The average lease contains 25,000 words, so why
do many tenants only focus on one?
Rate. Landlords focus tenants on the rate, and as a result, the rate is the most common term tenants and their business advisers focus on when discussing their leases with each other. Tenants need to go beyond landlord marketing tactics to understand the other 24,999 words in a lease that can cost them money.
We’ve discussed some of the important clauses that tenants need to have negotiated long before they ever get to an initial lease draft, so this article will discuss why landlords get away with conditioning some tenants into focusing on the rate. Landlords view real estate as a commodity; in other words, they own their buildings and want to lease them in ways that maximize their proformas. To do so, landlords try to convince tenants that they should treat real estate as a commodity as well. Landlords know that many tenants may opt for the path of least resistance, rather than professionally evaluating their real estate to maximize savings and mitigate risk; therefore, landlords quote rental rates without any explanation for how the facility is measured, what additional future costs may be applicable and what upfront buildout costs may be hidden.

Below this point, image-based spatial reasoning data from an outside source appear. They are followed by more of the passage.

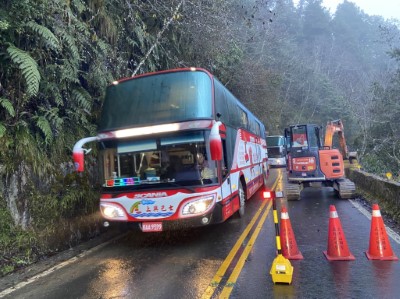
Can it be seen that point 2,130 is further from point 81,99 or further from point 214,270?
point 214,270

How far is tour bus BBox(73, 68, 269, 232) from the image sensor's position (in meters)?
6.62

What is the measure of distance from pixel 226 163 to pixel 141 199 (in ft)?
7.05

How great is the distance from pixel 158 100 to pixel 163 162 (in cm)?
131

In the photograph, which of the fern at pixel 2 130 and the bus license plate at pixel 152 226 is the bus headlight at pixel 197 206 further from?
the fern at pixel 2 130

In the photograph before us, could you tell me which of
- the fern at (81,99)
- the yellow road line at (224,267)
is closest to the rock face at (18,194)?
the fern at (81,99)

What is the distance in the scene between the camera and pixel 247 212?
10.7 m

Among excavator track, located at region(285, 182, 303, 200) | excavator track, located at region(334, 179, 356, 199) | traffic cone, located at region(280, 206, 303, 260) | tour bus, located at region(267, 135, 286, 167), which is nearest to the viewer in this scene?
traffic cone, located at region(280, 206, 303, 260)

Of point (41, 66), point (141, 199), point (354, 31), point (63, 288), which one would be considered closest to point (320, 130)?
point (141, 199)

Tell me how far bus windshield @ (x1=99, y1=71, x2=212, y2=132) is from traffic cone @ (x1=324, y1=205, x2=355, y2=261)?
9.66ft

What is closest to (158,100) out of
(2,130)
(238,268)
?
(2,130)

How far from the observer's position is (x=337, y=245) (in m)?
5.91

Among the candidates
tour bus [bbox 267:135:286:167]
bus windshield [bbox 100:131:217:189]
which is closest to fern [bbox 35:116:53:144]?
bus windshield [bbox 100:131:217:189]

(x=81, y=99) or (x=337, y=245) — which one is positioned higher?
(x=81, y=99)

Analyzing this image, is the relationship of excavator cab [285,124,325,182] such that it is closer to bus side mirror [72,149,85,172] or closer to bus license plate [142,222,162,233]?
bus license plate [142,222,162,233]
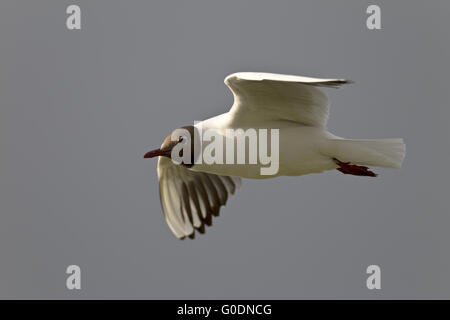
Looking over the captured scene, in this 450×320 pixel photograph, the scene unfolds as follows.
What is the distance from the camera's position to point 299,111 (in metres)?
6.12

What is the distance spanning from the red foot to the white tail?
0.09 meters

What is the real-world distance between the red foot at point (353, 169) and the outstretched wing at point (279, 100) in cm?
34

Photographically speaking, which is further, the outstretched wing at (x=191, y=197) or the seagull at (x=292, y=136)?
the outstretched wing at (x=191, y=197)

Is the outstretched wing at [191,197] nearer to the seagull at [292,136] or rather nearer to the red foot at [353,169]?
the seagull at [292,136]

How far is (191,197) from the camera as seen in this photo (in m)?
7.43

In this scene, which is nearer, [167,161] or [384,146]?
[384,146]

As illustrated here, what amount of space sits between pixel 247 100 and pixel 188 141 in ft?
2.14

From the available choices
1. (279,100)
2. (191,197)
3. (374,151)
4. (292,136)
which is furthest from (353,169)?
(191,197)

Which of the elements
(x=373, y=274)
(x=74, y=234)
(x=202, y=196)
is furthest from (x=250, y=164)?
(x=74, y=234)

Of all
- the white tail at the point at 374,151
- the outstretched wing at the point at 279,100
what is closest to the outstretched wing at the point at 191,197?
the outstretched wing at the point at 279,100

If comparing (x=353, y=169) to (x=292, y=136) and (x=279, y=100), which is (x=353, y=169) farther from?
(x=279, y=100)

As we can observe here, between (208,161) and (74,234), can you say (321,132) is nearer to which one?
(208,161)

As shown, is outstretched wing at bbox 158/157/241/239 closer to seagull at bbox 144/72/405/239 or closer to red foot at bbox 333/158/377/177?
seagull at bbox 144/72/405/239

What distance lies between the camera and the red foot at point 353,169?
241 inches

The solution to landlords’ ostensibly simple but actually time-consuming strategy is to treat real estate as a process integral to your business. Here are a few basic steps to demonstrate to your landlord through your actions that you’re taking the process seriously:
Have your lease, facility & operating expenses professionally analyzed
Program future needs against your existing plan to understand efficiency
Study the landlord’s portfolio & debt to gauge potential renegotiation success
By treating your real estate as an integral business process, you will not only save money, improve your facility and mitigate your risk via the other 24,999 words in the lease, but also save time. Landlords, by design, make the leasing process seem simple initially then stall during negotiations knowing that time is on their side. By taking the process seriously, you will ultimately save time by forcing the landlord to take you seriously as well.